*** Records provided Section Begins ***

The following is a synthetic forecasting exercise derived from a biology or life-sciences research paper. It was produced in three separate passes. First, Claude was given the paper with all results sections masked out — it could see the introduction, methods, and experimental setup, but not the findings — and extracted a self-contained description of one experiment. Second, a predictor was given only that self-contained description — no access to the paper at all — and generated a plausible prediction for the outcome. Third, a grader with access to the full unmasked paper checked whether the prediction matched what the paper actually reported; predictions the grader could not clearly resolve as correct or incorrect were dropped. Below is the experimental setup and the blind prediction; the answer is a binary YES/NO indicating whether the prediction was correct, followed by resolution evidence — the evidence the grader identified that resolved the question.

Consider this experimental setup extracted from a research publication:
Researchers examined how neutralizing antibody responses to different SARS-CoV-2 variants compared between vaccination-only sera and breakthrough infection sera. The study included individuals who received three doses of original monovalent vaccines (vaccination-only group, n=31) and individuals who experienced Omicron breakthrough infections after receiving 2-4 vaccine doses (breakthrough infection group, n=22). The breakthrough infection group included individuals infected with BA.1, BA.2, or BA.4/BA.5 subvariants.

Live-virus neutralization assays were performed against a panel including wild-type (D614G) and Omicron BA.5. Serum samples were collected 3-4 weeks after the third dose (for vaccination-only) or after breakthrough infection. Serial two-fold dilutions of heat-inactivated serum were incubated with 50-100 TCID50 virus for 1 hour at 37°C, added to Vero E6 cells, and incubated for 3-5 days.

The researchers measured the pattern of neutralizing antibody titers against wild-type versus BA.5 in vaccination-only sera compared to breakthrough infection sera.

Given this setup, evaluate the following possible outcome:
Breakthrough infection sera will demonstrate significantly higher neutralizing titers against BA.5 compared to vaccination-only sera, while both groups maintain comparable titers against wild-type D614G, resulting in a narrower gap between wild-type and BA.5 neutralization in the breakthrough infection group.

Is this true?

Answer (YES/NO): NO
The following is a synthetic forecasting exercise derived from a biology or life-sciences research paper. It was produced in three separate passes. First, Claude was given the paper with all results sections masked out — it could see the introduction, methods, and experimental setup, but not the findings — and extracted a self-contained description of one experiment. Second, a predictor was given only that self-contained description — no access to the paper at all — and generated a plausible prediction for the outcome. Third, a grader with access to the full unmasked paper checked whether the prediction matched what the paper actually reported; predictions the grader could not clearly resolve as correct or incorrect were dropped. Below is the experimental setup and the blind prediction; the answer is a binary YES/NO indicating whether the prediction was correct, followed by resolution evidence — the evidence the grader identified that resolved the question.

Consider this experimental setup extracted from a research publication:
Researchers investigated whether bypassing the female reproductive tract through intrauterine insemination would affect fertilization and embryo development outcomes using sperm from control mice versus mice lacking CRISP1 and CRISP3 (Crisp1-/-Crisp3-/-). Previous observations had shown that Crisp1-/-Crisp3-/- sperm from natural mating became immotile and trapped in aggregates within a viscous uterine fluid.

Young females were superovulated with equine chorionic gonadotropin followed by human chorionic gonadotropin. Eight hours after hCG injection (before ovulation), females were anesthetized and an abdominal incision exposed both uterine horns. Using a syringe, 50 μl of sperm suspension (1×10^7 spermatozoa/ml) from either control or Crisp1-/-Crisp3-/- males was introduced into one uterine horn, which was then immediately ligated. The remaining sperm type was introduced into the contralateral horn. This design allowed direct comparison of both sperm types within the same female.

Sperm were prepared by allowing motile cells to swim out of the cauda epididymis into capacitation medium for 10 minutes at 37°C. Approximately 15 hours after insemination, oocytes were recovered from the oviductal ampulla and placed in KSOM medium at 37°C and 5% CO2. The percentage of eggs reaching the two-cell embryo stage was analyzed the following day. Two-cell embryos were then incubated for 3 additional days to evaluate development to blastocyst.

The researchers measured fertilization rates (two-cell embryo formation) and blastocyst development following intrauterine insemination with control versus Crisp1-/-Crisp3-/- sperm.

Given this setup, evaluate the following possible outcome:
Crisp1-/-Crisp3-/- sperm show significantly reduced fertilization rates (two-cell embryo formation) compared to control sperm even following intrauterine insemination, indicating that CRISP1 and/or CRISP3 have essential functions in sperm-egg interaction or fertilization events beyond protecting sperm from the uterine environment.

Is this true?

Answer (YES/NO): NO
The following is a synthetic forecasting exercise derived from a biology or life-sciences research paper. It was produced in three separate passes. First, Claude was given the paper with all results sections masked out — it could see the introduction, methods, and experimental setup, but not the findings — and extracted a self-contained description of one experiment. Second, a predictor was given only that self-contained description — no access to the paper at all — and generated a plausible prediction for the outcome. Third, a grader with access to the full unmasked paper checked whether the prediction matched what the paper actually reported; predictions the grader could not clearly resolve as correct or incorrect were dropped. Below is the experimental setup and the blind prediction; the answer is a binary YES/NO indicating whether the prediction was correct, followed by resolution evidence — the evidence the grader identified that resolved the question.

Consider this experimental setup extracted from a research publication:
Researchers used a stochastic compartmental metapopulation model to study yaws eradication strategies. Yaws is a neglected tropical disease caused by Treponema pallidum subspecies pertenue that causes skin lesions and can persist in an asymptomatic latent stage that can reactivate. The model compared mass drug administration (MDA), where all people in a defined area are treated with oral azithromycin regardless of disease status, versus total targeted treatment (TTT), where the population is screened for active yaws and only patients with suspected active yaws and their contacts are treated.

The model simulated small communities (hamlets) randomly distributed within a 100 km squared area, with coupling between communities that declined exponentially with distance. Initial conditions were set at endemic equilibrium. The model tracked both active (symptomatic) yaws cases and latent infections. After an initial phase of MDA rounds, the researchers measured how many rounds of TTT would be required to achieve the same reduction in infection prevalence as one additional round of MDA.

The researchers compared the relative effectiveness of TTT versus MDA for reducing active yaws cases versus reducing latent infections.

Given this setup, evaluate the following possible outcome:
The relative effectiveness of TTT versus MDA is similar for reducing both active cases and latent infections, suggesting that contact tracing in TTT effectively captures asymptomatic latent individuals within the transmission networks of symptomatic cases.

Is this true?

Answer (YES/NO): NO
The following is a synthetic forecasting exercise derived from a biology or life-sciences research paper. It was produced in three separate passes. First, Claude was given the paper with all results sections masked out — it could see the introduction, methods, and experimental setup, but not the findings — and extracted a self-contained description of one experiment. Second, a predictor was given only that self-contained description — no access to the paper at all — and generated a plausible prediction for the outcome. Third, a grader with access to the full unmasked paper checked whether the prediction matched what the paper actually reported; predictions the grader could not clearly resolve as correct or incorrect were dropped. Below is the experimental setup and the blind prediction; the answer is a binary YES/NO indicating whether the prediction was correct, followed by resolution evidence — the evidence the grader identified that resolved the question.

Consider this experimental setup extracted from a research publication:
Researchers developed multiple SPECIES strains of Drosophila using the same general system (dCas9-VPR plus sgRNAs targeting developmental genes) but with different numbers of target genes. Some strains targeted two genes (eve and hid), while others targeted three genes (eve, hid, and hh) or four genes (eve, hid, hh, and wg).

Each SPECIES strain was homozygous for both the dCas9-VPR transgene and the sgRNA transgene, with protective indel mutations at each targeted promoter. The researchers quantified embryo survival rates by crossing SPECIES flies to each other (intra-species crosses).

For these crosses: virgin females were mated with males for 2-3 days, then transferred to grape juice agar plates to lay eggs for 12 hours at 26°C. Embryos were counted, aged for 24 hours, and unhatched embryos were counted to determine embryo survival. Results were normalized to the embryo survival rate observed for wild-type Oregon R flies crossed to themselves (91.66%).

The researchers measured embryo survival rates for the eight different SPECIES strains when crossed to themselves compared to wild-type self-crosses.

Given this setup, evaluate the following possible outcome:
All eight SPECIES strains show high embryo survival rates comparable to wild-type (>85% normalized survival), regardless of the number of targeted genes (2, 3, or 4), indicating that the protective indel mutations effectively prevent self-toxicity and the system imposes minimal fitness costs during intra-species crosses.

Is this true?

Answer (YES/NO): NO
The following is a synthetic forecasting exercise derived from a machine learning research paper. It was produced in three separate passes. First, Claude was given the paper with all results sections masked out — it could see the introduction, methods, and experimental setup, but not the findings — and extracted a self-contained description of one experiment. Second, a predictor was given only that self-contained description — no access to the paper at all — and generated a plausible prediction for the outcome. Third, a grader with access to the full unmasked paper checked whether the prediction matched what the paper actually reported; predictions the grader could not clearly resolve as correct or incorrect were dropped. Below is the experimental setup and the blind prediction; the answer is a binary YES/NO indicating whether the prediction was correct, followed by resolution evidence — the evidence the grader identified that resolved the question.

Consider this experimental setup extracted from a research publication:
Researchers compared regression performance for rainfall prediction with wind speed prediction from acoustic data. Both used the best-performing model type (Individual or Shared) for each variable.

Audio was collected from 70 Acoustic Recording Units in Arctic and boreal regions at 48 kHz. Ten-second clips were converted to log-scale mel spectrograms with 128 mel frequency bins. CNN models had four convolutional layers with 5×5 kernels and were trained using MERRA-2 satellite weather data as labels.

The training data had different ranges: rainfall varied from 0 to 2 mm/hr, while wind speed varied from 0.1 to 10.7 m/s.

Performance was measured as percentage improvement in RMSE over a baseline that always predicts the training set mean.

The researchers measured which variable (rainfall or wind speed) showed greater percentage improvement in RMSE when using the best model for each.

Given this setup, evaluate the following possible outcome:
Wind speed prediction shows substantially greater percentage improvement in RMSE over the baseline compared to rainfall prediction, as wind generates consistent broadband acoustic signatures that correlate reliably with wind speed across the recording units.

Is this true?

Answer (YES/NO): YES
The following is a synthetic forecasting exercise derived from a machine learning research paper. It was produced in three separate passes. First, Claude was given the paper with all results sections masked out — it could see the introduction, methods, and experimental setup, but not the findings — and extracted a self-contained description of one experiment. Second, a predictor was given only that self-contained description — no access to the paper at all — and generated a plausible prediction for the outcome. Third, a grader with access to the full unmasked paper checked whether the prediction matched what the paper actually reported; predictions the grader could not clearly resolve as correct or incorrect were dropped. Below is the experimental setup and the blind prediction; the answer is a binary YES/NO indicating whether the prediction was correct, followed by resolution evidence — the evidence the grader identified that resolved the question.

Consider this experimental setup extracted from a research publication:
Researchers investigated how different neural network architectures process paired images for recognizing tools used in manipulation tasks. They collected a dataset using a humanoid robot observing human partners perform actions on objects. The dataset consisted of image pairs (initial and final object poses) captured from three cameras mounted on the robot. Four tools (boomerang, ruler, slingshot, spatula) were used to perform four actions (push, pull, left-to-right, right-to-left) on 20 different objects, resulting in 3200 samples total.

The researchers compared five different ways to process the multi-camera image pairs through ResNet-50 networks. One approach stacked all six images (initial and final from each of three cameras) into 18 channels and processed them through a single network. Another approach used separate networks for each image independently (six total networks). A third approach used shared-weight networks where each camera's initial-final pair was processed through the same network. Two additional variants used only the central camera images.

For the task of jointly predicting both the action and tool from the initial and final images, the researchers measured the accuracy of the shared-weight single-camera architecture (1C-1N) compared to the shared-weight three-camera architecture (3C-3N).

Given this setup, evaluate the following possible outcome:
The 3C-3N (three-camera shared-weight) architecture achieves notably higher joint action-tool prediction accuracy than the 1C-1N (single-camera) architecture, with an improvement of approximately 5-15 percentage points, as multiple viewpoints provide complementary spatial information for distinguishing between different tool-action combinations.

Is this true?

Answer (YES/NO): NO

*** Records provided Section Ends ***

Action item> Copy all lines of the records in which the string "cameras" can be found.

Output for this exercise>
Researchers investigated how different neural network architectures process paired images for recognizing tools used in manipulation tasks. They collected a dataset using a humanoid robot observing human partners perform actions on objects. The dataset consisted of image pairs (initial and final object poses) captured from three cameras mounted on the robot. Four tools (boomerang, ruler, slingshot, spatula) were used to perform four actions (push, pull, left-to-right, right-to-left) on 20 different objects, resulting in 3200 samples total.
The researchers compared five different ways to process the multi-camera image pairs through ResNet-50 networks. One approach stacked all six images (initial and final from each of three cameras) into 18 channels and processed them through a single network. Another approach used separate networks for each image independently (six total networks). A third approach used shared-weight networks where each camera's initial-final pair was processed through the same network. Two additional variants used only the central camera images.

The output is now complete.